The National Schools Regatta in Nottingham is a showcase of where British rowing came from and where it is going. The north bank of the National Water Sports Centre was Camelot, a roll call of tents bedecked in the colours of the prominent independent schools of the land, which was bursting with partisan parents and chilled refreshments.
The roots of rowing are written large in the results of the championship eights, the men's medal winners being Pangboure, Radley and St Edward's and the women's King's School Worcester, Kingston Grammar and Headington School Oxford. All the finalists in the championship eights had a similar pedigree. And prominent on the bank was the national junior coach, Pete Sheppard, talent spotting for his junior world championship team.
No longer, however, is the future entirely in the hands of big schools. A small group of athletes in Nottingham this weekend, who had never stepped into a boat eight months ago - among them Sophie McLauchlan and Sarah Cobbold of Reading RC, won the bronze medal in the women's Junior 15 double sculls. McLauchlan also won the J15 singles yesterday. They are the first products of the Amateur Rowing Association's programme to identify talent for the 2112 Olympics.

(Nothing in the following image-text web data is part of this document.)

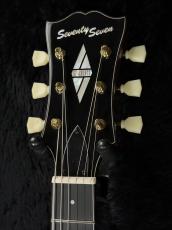 Seventy Seven Guitars ALBATROSS-JAZZ-JT -SB(Sunburst)- 【軽量2.83Kg】_4
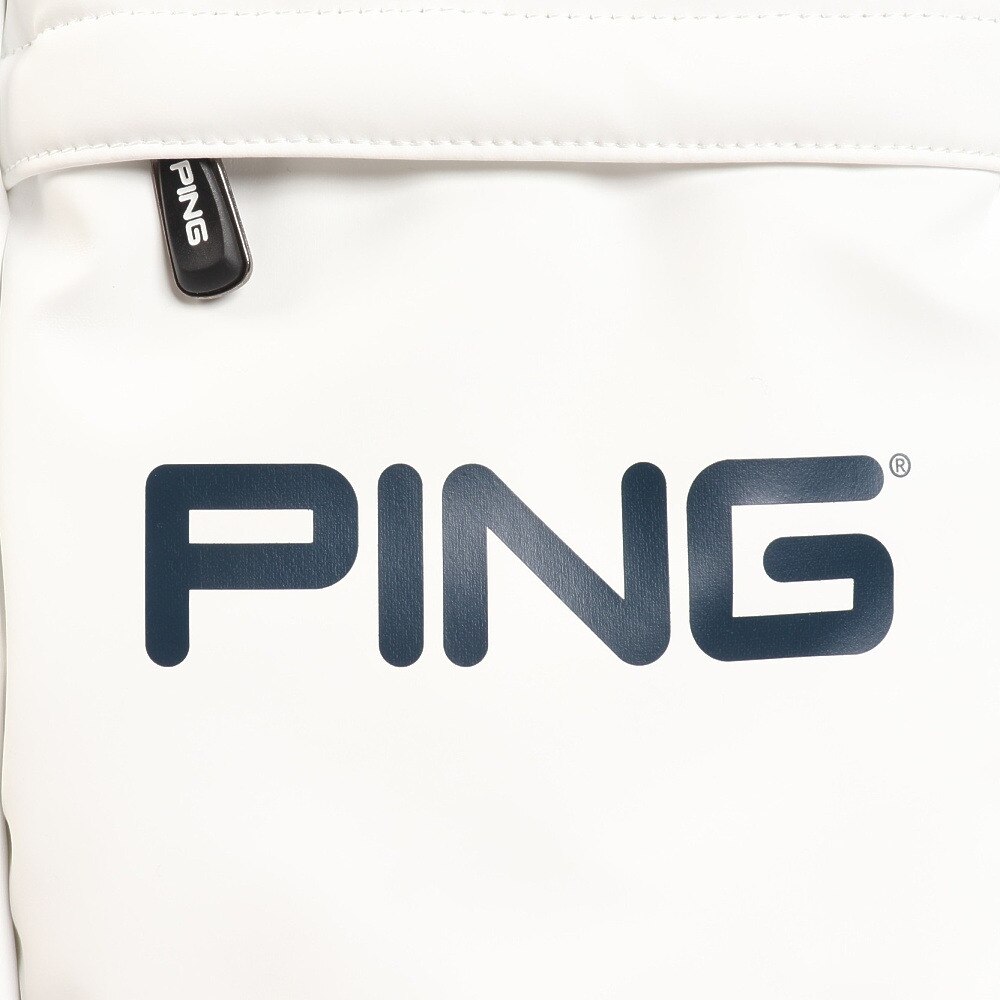 ピン（PING）（メンズ、レディース）GB-U2302 ソフトPU トート WH 36833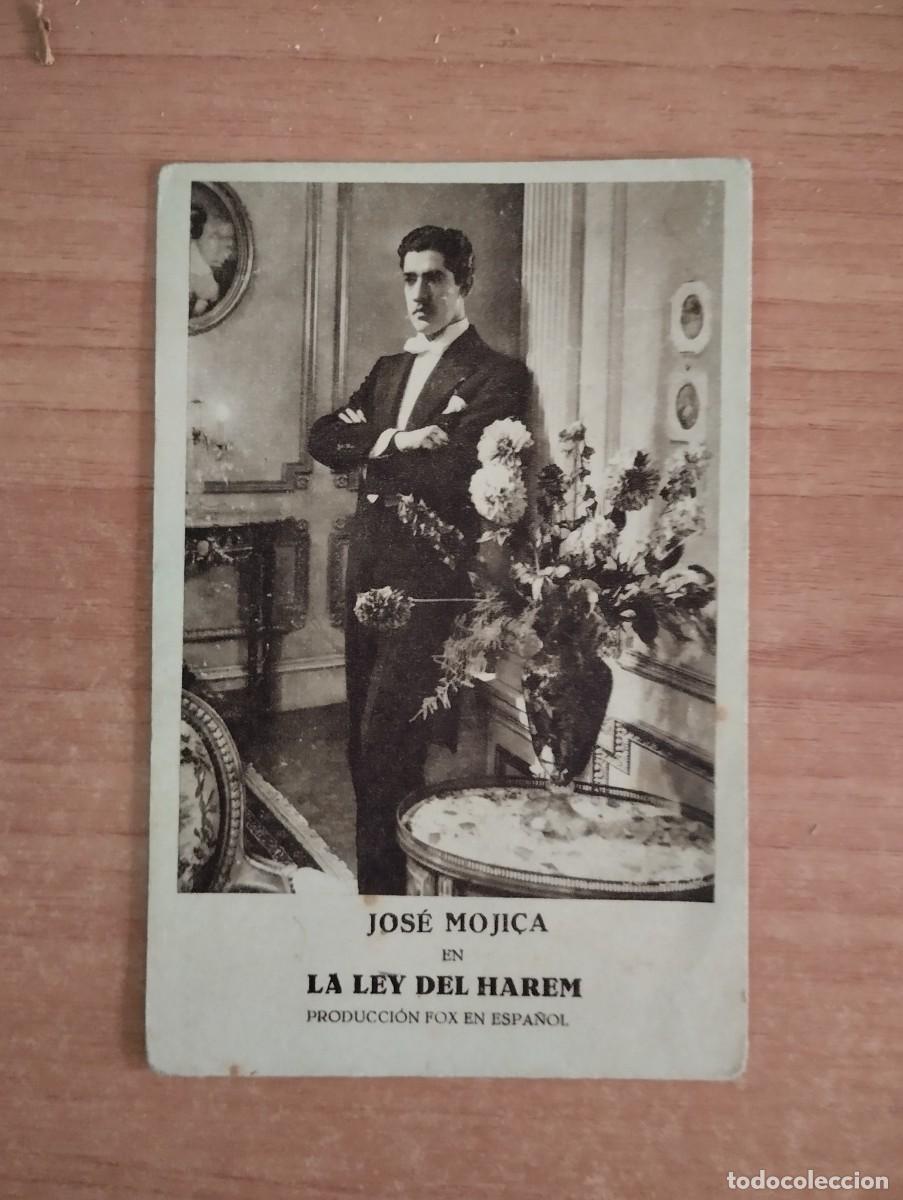 Cine: PROGRAMA DE CINE--LA LEY DEL HAREM - Foto 1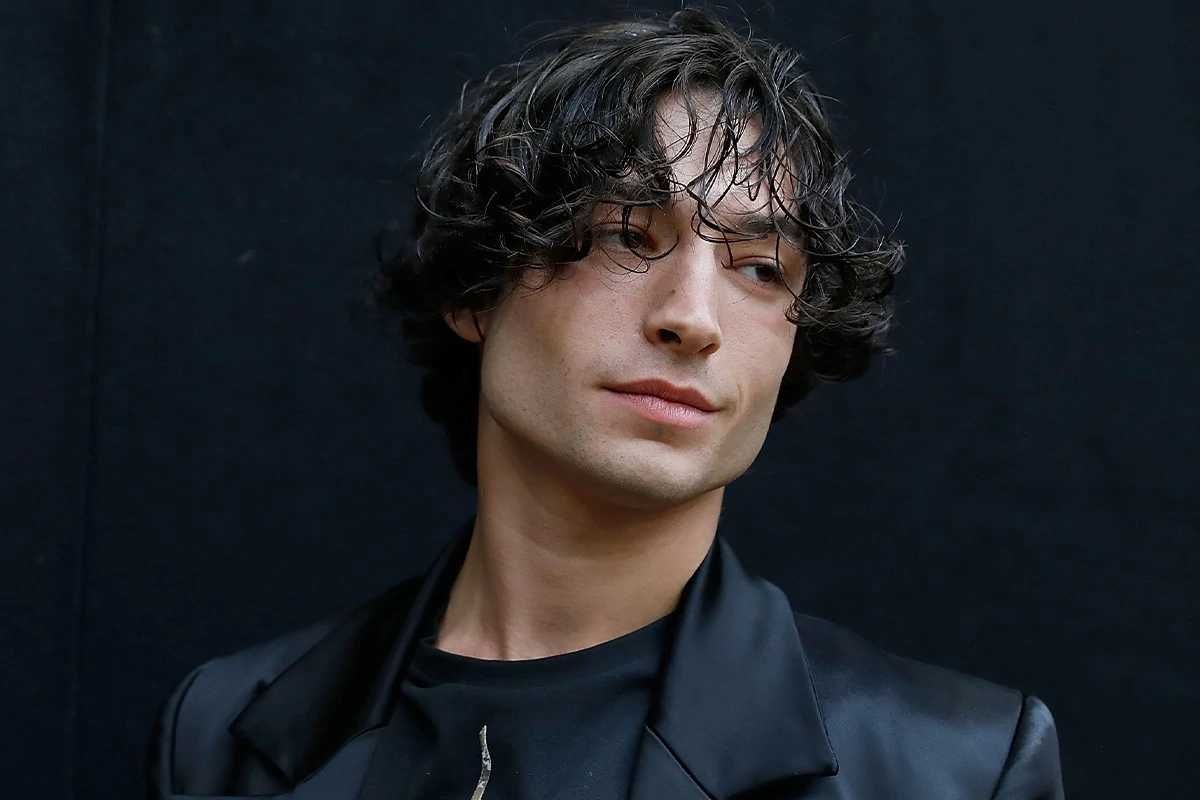 The Flash star Ezra Miller gets arrested in Hawaii for harassment and
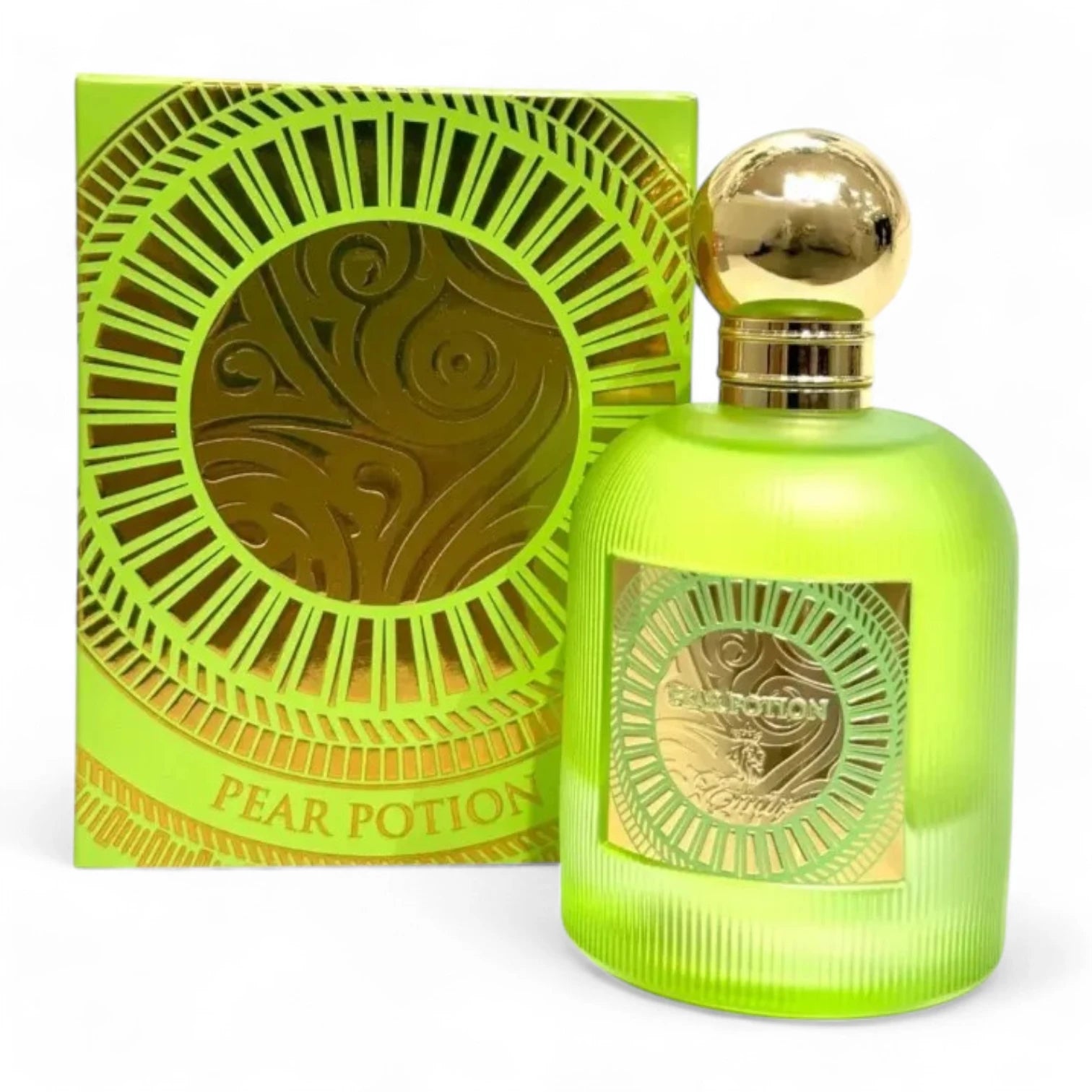 Pear Potion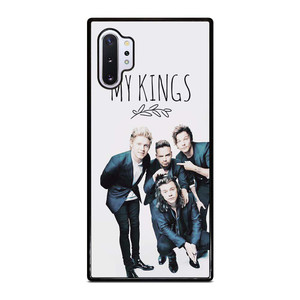 ONE DIRECTION MY KINGS Samsung Galaxy Note 10 Plus Case Cover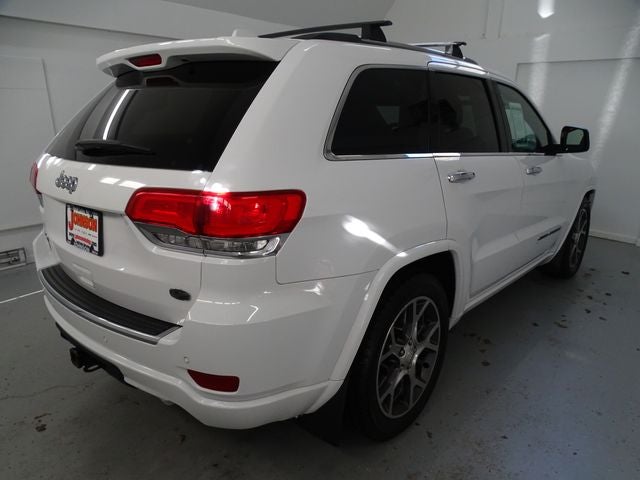 2020 Jeep Grand Cherokee Overland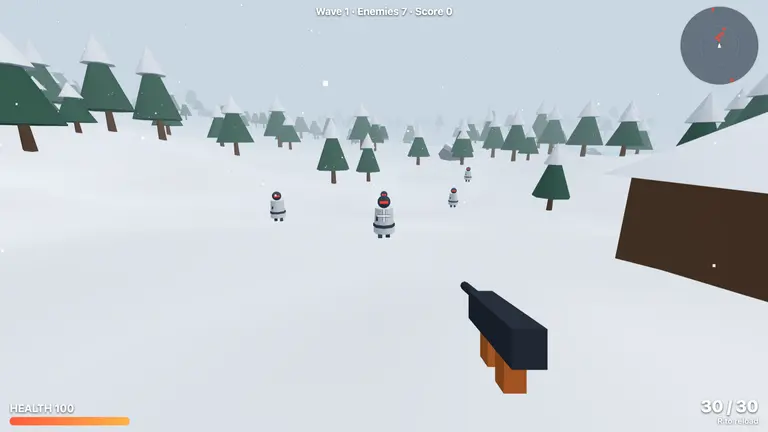 Whiteout Frontline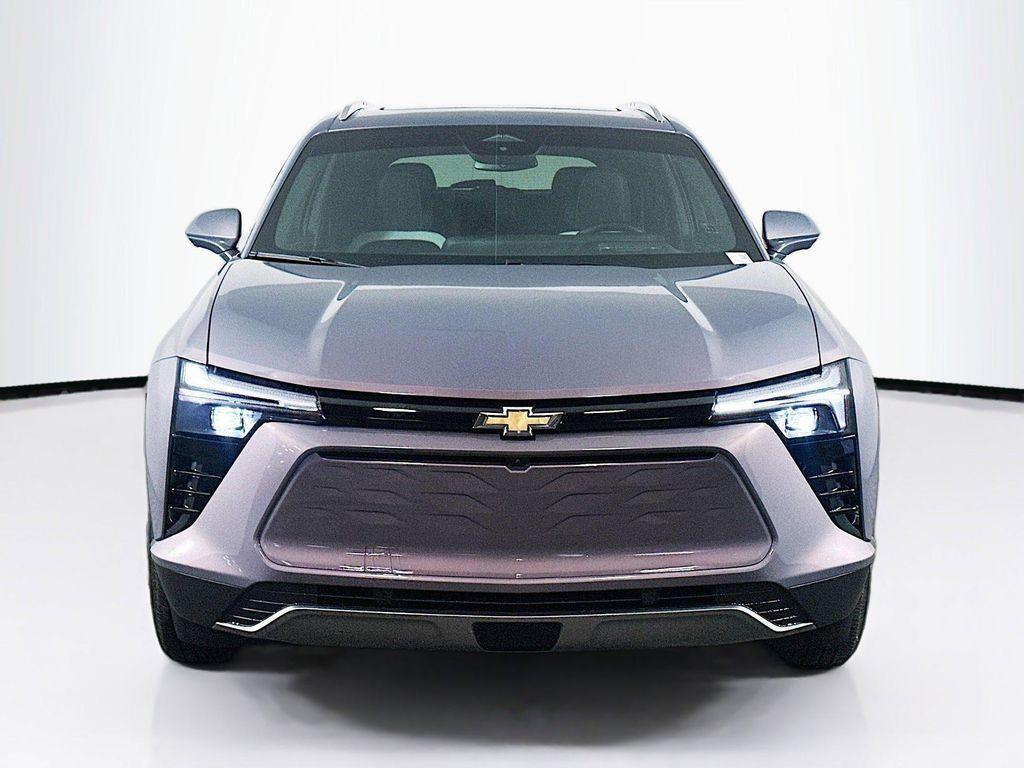 used 2024 Chevrolet Blazer EV car, priced at $28,395
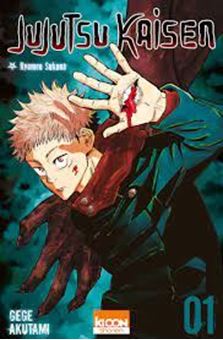 Jujutsu Kaisen Tome 1, Ryomen Sukuna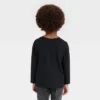 Toddler Boys' Long Sleeve Knit T-Shirt - Cat & Jack™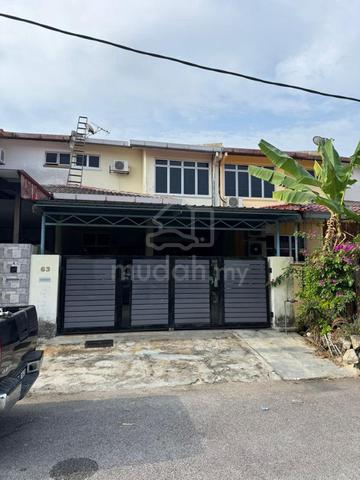 Rumah Dua Tingkat Murah di Ampangan , Seremban 1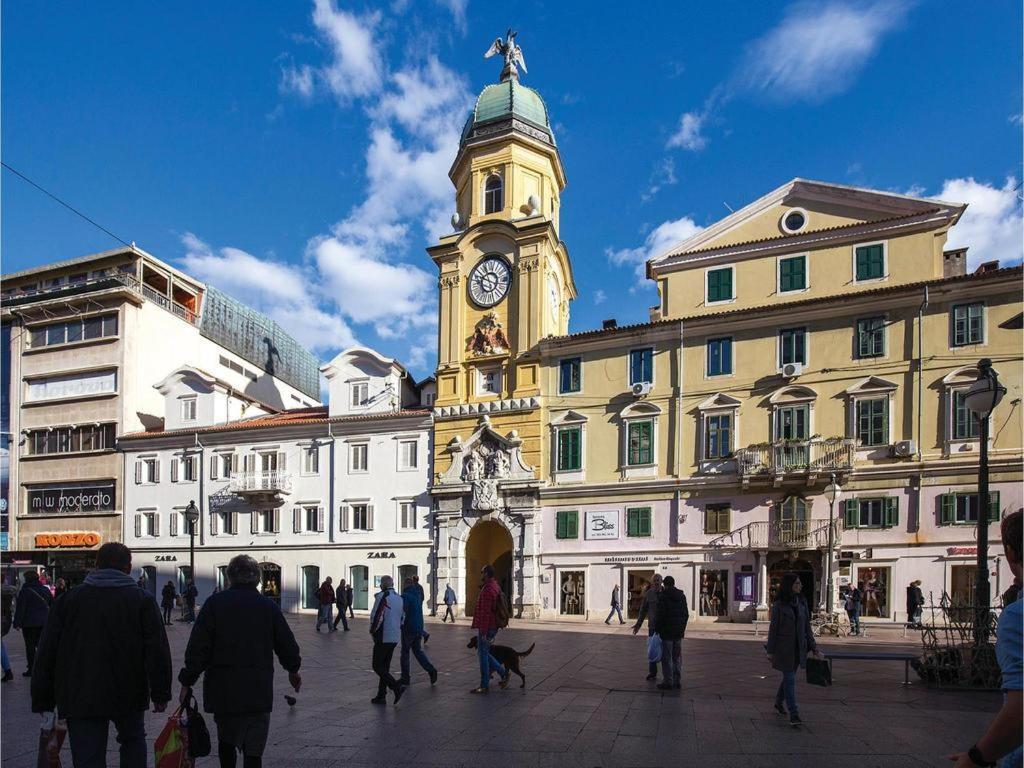 Lux Villa Rijeka Eksteriør bilde
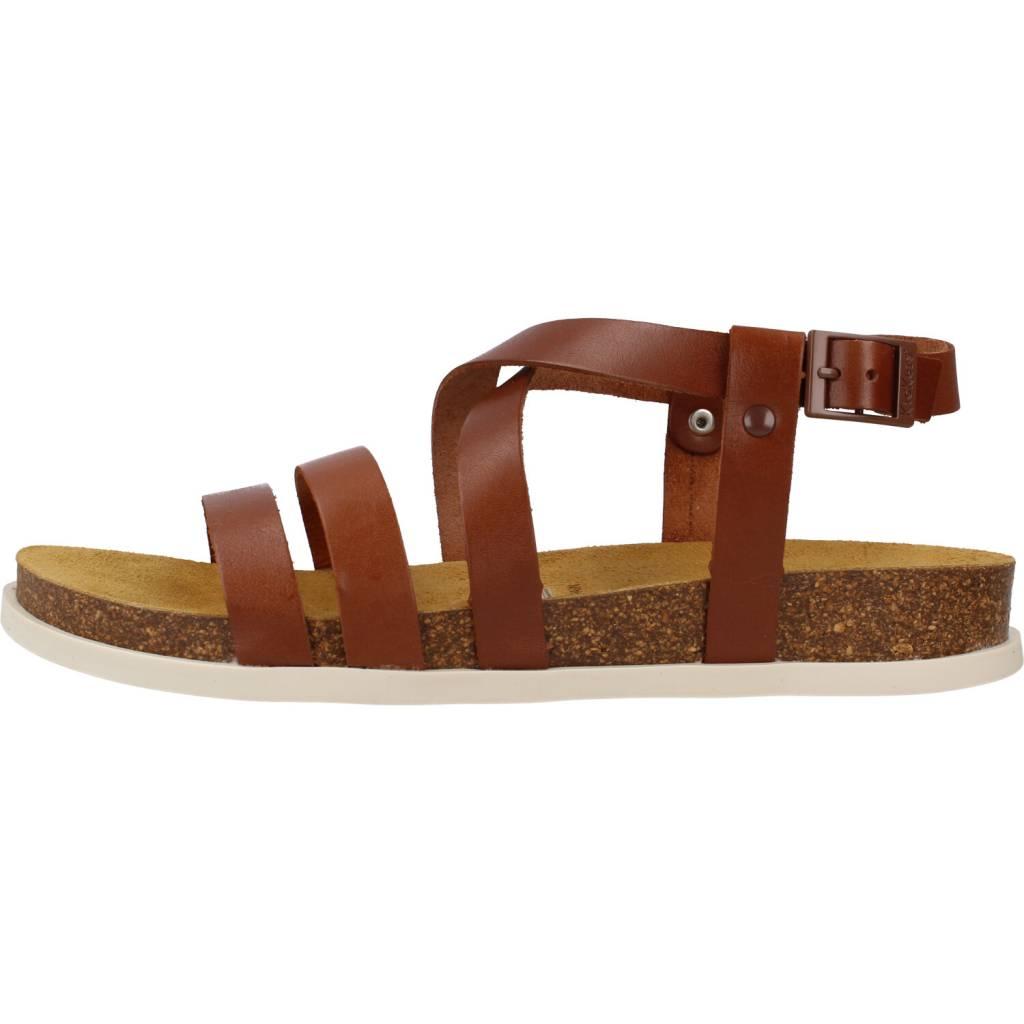 KICKERS en color MARRON (2)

The lottery-funded programme exists to find strong long-limbed teenagers and give them a rowing pathway to adulthood, and is now running in the Reading, Cambridge and Durham areas. Nine more centres are due to open in the next 18 months. There were athletes from all three areas competing in Nottingham, including Tom Wilkinson who won the championship quads in Henley College's crew. "They've been sent here to get experience," said Peter Shakespear, director of the scheme. "Next year will be far more exciting." The men's championships sculls was won by Zac Purchase of King's Worcester, with the women's event going to Natasha Page of Gloucester RC.
Another debut appearance was from Dan O'Connell, a sculler in the J15 event, who is the first to emerge from the Royal Docks and University of East London's talent identification programme. But new talent springs from old institutions too. Matthew Evans, who starred in Eton's J16 coxless four victory yesterday, is son of 1984 Olympic gold medallist Mark Evans.